Fighting Censorship on a Global Scale
Interestingly enough, Geneva was introduced in November of 2019, just a few months before the pandemic in March of 2020. Certainly, as the researchers note, there was great internet censorship “arms race” at this time to keep up with an ever-changing, increasingly sophisticated state internet censorship. Yet at this time, AI systems were already being used in China to censor online content.
Reported in The Internet of Business from the Cambridge Innovation Institute in an article titled “The Great Firewall: China looks to AI to censor online material” the article notes “One of the country’s newest industries, the mass enforcement of internet censorship, is well on the way to becoming automated. Access to global internet giants from across the Pacific, including Google, Facebook, and Twitter is completely restricted. Yet the number of people in China with internet access through mobile devices has grown dramatically in recent years: from 420 million in 2012 to 753 million in 2017, according to the government’s own statistics. This has created an enormous challenge for state censors. Sifting through millions of images and videos every day is no longer feasible without the help of AI.”
The Chinese continue to impose tight censorship. As reported in The Daily Swig: Cybersecurity News & Views, “Chinese censors have begun blocking TLS connections with the Encrypted Server Name Indication (ESNI) extension, in an attempt to reassert state-led censorship controls. Security researchers reported that, starting from late July 2020, the Great Firewall (GFW) of China has been blocking ESNI, one of the foundational privacy-enhancing features of TLS 1.3.Academics have documented various client- and server-side workarounds to China’s heightened security controls, but any relief these hacks offer may only be temporary.”

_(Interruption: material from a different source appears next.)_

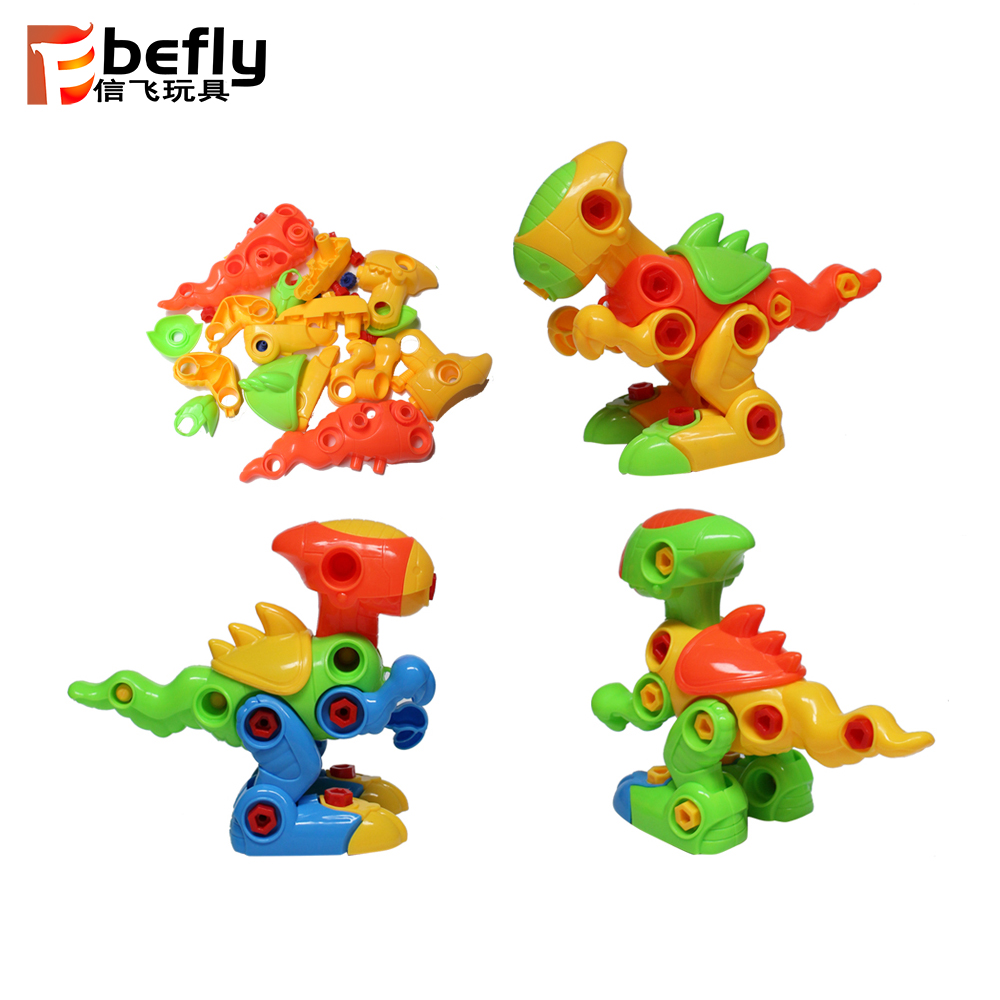 2019 wholesale diy dinosaur model take a part funny toys & kids gifts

While the Geneva team continues to battle growing AI censors of China, they have had success in a number of areas. For example, the Open Technology Fund, an independent non-profit organization committed to advancing global Internet freedom, reports that Geneva detected a new form of censorship in Iran in February of 2020. The article notes that ahead of its February 21st parliamentary elections, the Iranian government quietly deployed a second network censorship system that ran in parallel to their existing censorship infrastructure. Rather than blocking specific forbidden network communications (blacklisting), this new system instead only allowed a small list of approved network communications (whitelisting). This whitelisting posed a threat to almost all existing censorship-evasion and privacy tools used by journalists and activists in the country, and due to its design, it was challenging to detect, measure, or study from outside the country. The censorship system was detected by Geneva, which had gained the support of the OTF by then. They deployed their artificial intelligence (AI) algorithm to learn how to defeat the new whitelister. In just two hours, Geneva had discovered three different ways to defeat the whitelister. As the article notes, “These findings are helping tool developers and activists protect themselves as the Iranian government continues to invest in their censorship and information controls infrastructure.”

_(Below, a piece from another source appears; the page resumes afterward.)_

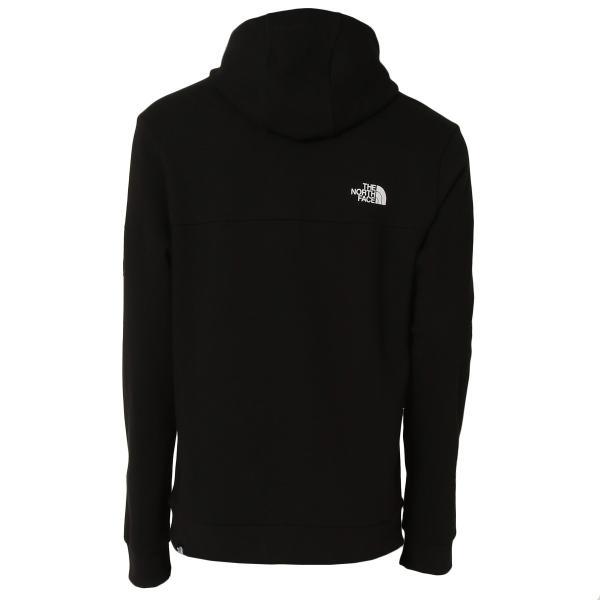 【即納】ザ ノースフェイス The North Face メンズ パーカー トップス Logo Hoodie NF0A3XY3JK31 Black フード フーディ プルオーバー ロゴ|fermart2-store|02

The nations of China, India and Kazakhstan were the original test nations for Geneva but since 2019 the system has been tested in a number of other nations. And, since 2019, the Geneva Project under the leadership of computer scientist Dave Levin has grown from seven graduate students working on it in 2019 to now over two-dozen in his Breakerspace Labs at the University of Maryland.
Areas of Censorship
It is important to clarify what type of censorship Geneva involves itself with. In general, this involves censorship by nation states of information coming in and going out of the nation. Geneva does not concern itself with domestic censorship inside nations. In an email to me, Levin observes there are basically three broad areas of censorship:
- Restricting Internet access, for instance by shutting off access to the Internet completely. Such a censor blocks all access to the Internet for some period of time.

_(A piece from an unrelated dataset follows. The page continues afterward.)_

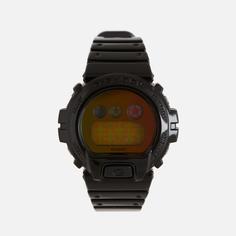 Наручные часы CASIO G-SHOCK DW-6900SP-1ER 25th Anniversary, цвет чёрный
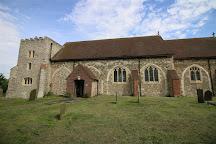St James Church Grain, Isle of Grain, United Kingdom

- Restricting the ability to access certain sites/send certain keywords over the Internet. Such a censor selectively blocks access to certain parts of the Internet.
- Influencing content through misinformation, disinformation, or restriction of what information is shown to users. Such a censor effectively blocks access to information by, for instance, overloading users with conflicting (or simply too much) information. (Russia is well known to do this with various online efforts.)
Levin says, “The kind of censorship that Geneva targets is #2: if you cannot connect to the Internet (#1) there’s not much we can do for you, and if you can successfully interact with, download from, and upload to a given website (#3), then Geneva considers its job done.” He continues noting “I feel pretty comfortable in saying that the US, England, and Australia do not take part in disconnection (#1) or selective blocking (#2) styles of censorship, certainly not at a national scale like we see in the countries we’ve mainly studied (China, Iran, India, Kazakhstan, and Russia). Censoring nation-states impose nation-wide policies for (nearly) all communication through (nearly) all ISPs. The US government, anyway, does not. In fact, the US government (especially through the State Department’s DRL) is quite committed to ensuring and promoting human rights around the world, both online and offline.”
He notes there certainly are some websites that are blocked by the US government. “For instance, DoD firewalls block access to certain kinds of websites within their own networks—but from what I’ve seen, these are typical kinds of policies at most workplaces, blocking things like pornography and gambling websites.”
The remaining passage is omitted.